Dear Chirag ji - Thank you for your guidance. Does the below process look right based on what we are trying to accomplish here (add three directors to the board who are also majority shareholders). Please correct me on any of these if I should correct:
1) 2nd Director (who holds 4 out of 10000 shares) was asked to add Director since Oct 2018 (as 1st Director was on death bed) but he refused and continues to refuse. These is documented email proof that requests were made by the shareholders holding more than 1/10 shares. Meantime the 1st Director expired end of February, 2019.
2) As second step, since more than 45 days (several months) have elapsed, we (majority shareholders) are going to provide proposed resolutions to add 3 new directors (again by shareholders holding more than 1/10 shares) to this 2nd Director calling EGM in 21 days (3 shareholders with 99.82% shares are prepared to do this meeting sooner). We will send notices to available addresses of Auditor (CA), 2nd Director and all shareholders with receipts of post mailing of invitation to attend EGM.
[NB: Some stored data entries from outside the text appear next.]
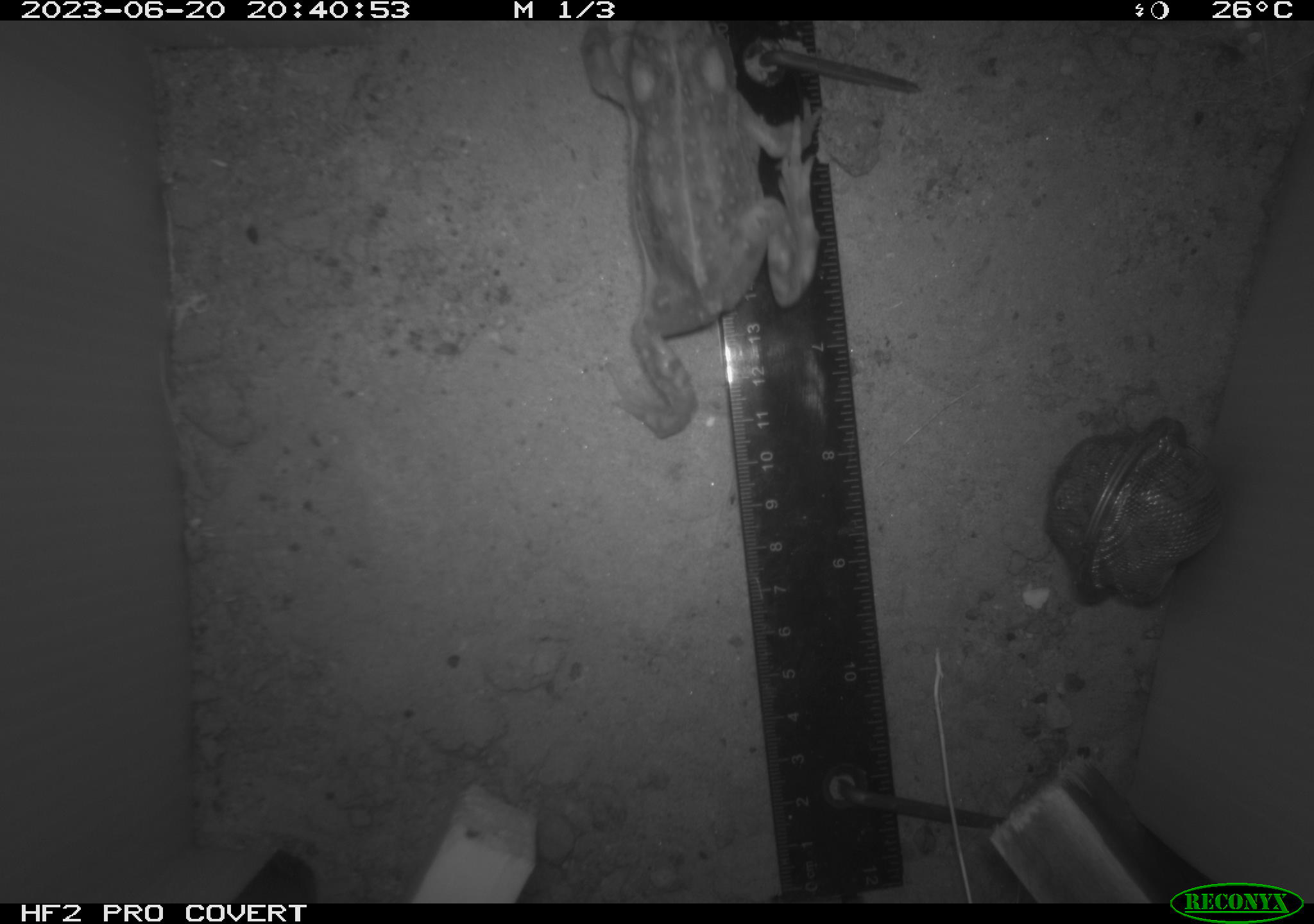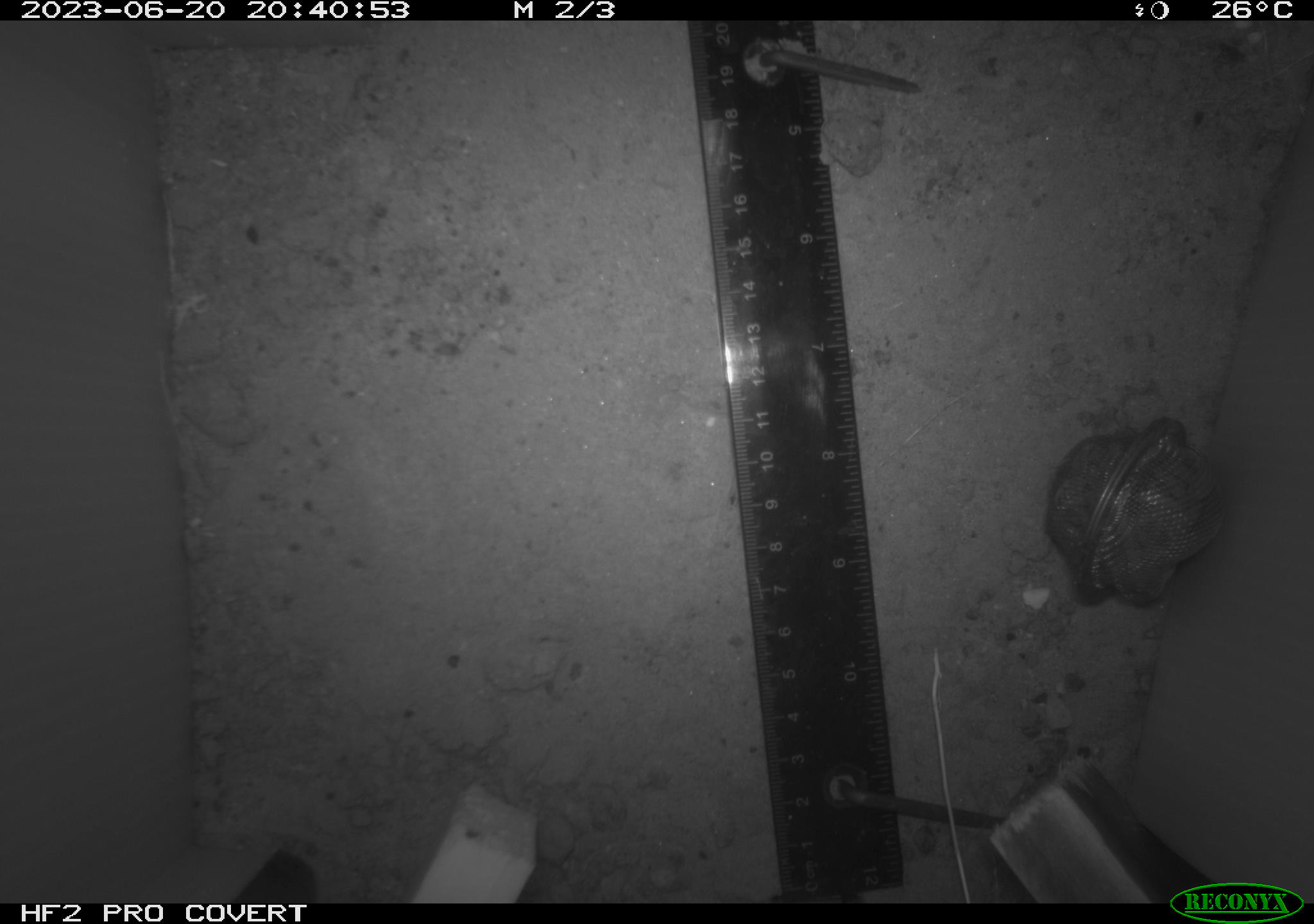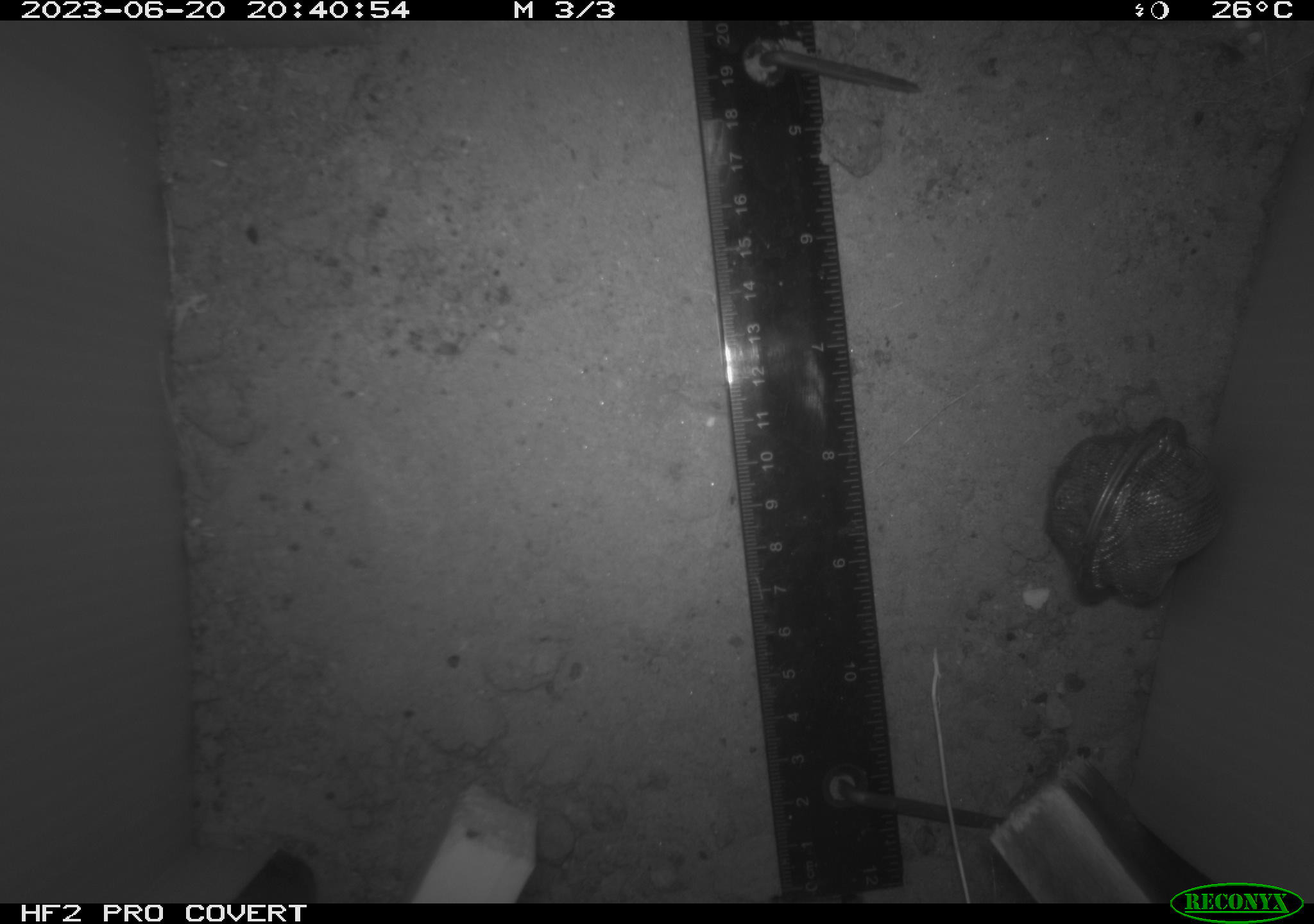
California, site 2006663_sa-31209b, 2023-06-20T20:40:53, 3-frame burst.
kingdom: Animalia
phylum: Chordata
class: Amphibia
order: Anura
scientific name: Anura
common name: frogs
3) Depending on shareholders that show in meeting (and this 2nd Director); we will do voting by show of hands but at the same time demand proxy voting to be done based on number of shares.
Only question is - who will preside this meeting? (who will be chairman) and also when voting by proxy results in addition of director; does that mean resolution is passed? If at that time the only Director refuses to sign that; what do we need to do?
Am I missing anything here ? I want to move ahead with the plan and get this rolling over next 2-3 days; so any guidance is really appreciated.